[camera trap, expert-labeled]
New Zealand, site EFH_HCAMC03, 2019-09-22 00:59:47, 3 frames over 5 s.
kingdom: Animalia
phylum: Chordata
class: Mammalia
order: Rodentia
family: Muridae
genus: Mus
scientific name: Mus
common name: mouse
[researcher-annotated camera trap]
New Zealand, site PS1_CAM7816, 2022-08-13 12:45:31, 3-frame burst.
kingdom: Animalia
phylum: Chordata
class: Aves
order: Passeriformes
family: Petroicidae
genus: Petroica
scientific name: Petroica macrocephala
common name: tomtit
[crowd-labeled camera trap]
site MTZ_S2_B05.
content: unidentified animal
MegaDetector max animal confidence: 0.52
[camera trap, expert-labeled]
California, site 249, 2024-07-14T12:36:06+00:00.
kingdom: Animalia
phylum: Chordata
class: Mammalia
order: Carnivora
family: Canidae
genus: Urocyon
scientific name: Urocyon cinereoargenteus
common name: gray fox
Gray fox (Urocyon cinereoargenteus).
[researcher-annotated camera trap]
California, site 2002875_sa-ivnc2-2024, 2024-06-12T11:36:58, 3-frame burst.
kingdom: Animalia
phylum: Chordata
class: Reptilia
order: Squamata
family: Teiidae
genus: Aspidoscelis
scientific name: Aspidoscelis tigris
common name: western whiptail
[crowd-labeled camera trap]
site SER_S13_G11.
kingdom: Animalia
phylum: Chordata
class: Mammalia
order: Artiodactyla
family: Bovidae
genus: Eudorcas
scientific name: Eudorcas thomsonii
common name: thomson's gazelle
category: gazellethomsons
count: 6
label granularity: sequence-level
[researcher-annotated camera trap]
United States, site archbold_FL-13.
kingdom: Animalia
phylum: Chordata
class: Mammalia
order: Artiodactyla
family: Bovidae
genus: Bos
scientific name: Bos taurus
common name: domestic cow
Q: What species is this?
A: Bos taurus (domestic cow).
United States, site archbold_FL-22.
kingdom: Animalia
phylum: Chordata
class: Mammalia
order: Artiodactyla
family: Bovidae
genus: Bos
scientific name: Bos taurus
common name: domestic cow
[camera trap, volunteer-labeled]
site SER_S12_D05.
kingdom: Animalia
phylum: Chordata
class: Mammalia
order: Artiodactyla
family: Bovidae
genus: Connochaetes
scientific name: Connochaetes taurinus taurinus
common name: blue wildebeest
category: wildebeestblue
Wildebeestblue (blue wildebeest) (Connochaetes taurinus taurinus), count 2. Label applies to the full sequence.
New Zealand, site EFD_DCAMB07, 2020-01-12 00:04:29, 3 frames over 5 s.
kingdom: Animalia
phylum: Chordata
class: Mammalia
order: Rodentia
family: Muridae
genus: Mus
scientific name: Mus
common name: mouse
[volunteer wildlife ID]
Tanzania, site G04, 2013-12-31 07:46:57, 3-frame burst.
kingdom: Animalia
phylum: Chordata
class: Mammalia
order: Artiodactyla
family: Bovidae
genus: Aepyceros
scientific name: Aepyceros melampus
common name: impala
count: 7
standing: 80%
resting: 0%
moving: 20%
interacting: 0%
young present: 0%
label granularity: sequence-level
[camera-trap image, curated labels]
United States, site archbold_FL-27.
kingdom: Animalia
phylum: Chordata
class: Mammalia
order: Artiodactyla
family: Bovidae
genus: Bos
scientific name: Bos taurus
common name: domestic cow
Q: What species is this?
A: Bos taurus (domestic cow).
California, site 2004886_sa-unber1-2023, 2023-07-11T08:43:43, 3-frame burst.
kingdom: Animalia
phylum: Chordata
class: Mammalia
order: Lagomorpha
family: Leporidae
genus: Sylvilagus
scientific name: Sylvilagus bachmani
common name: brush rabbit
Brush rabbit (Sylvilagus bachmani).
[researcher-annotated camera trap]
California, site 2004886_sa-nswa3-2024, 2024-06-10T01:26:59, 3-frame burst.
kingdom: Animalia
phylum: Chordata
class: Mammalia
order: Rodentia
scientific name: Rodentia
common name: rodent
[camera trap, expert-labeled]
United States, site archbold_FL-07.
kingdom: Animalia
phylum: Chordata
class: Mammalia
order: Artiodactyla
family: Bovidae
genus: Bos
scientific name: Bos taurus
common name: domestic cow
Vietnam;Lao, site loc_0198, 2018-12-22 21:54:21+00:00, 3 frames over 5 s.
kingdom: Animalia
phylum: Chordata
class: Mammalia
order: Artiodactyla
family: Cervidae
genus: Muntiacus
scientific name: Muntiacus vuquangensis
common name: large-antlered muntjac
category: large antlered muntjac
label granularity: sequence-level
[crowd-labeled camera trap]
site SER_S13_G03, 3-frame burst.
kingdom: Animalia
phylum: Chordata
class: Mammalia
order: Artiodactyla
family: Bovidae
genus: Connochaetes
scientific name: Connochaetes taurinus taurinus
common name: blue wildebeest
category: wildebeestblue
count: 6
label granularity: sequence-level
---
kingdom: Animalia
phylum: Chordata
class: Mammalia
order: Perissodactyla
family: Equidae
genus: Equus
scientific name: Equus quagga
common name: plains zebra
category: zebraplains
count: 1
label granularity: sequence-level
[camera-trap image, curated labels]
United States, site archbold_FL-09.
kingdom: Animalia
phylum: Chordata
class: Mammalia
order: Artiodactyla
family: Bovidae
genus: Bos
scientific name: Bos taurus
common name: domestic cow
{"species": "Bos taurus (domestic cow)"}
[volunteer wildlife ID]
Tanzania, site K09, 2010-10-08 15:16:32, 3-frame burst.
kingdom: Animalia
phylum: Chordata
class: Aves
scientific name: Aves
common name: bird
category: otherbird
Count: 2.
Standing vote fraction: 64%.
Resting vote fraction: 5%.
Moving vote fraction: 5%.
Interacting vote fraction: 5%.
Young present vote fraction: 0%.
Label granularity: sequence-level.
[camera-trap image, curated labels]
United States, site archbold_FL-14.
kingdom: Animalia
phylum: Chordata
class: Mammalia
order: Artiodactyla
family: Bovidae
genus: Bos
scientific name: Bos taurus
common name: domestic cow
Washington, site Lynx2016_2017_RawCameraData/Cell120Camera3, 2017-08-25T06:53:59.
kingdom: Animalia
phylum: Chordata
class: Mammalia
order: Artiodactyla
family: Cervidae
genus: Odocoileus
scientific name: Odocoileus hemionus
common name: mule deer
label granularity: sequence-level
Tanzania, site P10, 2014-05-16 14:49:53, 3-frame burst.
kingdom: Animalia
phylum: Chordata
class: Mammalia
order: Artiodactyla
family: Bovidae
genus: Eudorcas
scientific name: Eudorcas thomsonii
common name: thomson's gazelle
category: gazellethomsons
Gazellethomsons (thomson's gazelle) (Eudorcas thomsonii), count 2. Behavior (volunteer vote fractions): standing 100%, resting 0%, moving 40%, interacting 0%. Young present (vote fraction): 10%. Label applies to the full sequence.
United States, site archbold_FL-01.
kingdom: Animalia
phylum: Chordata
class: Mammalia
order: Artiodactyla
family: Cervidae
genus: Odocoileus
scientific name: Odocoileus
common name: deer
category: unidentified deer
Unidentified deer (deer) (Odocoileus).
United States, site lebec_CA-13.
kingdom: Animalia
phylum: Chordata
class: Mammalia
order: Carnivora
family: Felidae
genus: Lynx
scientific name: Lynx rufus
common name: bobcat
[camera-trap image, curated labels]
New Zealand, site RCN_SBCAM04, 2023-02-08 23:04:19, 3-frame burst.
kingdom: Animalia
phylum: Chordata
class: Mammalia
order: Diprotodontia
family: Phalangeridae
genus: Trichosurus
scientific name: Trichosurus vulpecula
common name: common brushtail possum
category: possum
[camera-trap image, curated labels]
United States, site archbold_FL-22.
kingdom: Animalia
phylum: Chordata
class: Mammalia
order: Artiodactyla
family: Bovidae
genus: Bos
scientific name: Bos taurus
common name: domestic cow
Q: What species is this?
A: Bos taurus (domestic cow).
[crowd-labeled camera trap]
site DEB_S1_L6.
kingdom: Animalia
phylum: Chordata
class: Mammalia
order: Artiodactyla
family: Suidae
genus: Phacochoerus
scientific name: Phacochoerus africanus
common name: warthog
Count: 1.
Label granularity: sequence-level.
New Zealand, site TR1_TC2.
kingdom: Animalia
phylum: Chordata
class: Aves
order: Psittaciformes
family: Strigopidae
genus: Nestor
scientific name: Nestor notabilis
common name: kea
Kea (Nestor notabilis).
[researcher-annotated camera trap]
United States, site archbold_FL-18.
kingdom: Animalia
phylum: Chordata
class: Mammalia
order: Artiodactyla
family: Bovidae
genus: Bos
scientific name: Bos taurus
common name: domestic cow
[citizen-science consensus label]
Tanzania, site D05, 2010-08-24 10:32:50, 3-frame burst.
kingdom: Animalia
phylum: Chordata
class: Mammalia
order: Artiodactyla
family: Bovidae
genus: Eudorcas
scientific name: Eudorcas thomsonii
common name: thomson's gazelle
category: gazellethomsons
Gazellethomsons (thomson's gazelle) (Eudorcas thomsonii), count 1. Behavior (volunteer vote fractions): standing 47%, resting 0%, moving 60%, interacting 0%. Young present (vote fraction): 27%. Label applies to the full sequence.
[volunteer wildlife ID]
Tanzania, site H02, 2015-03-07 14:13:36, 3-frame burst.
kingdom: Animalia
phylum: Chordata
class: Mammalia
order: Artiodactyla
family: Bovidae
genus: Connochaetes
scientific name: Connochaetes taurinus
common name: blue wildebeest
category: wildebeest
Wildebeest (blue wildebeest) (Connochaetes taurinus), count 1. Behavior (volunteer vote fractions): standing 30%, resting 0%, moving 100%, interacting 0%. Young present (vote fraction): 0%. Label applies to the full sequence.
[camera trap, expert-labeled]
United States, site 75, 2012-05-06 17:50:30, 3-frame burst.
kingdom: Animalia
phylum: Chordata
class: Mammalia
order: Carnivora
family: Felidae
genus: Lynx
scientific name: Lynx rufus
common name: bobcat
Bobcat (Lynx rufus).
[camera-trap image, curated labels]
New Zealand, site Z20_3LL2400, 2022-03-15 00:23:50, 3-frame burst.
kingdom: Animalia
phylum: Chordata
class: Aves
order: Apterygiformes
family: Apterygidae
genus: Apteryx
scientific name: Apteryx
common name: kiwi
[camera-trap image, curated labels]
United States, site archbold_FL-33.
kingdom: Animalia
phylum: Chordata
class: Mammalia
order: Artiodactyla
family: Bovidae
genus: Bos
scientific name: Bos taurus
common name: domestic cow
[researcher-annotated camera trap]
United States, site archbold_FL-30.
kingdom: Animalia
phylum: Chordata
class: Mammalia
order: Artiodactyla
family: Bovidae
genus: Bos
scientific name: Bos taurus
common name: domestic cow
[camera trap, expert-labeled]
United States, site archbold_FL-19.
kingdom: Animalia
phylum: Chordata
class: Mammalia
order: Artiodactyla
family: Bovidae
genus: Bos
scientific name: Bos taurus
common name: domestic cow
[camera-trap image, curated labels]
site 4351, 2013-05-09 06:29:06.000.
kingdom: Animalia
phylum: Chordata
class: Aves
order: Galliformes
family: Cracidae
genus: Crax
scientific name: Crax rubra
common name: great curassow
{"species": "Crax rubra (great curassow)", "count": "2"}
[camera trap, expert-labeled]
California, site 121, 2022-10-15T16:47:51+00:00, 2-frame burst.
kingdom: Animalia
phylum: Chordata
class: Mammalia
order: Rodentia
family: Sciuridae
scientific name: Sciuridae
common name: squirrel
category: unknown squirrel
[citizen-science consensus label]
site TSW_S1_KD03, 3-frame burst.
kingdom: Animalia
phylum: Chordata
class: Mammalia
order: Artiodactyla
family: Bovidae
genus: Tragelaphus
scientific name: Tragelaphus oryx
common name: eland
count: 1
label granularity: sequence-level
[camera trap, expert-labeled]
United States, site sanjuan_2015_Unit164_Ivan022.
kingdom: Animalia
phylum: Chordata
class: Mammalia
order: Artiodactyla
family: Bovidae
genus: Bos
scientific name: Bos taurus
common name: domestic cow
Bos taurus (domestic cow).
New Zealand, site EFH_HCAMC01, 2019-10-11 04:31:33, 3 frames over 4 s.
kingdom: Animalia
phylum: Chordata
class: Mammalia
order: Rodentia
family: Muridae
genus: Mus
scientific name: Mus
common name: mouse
_ _ _ _ _ _ _
What you will do
Using the data above, return every line that contains the string "frames".

Answer area
New Zealand, site EFH_HCAMC03, 2019-09-22 00:59:47, 3 frames over 5 s.
New Zealand, site EFD_DCAMB07, 2020-01-12 00:04:29, 3 frames over 5 s.
Vietnam;Lao, site loc_0198, 2018-12-22 21:54:21+00:00, 3 frames over 5 s.
New Zealand, site EFH_HCAMC01, 2019-10-11 04:31:33, 3 frames over 4 s.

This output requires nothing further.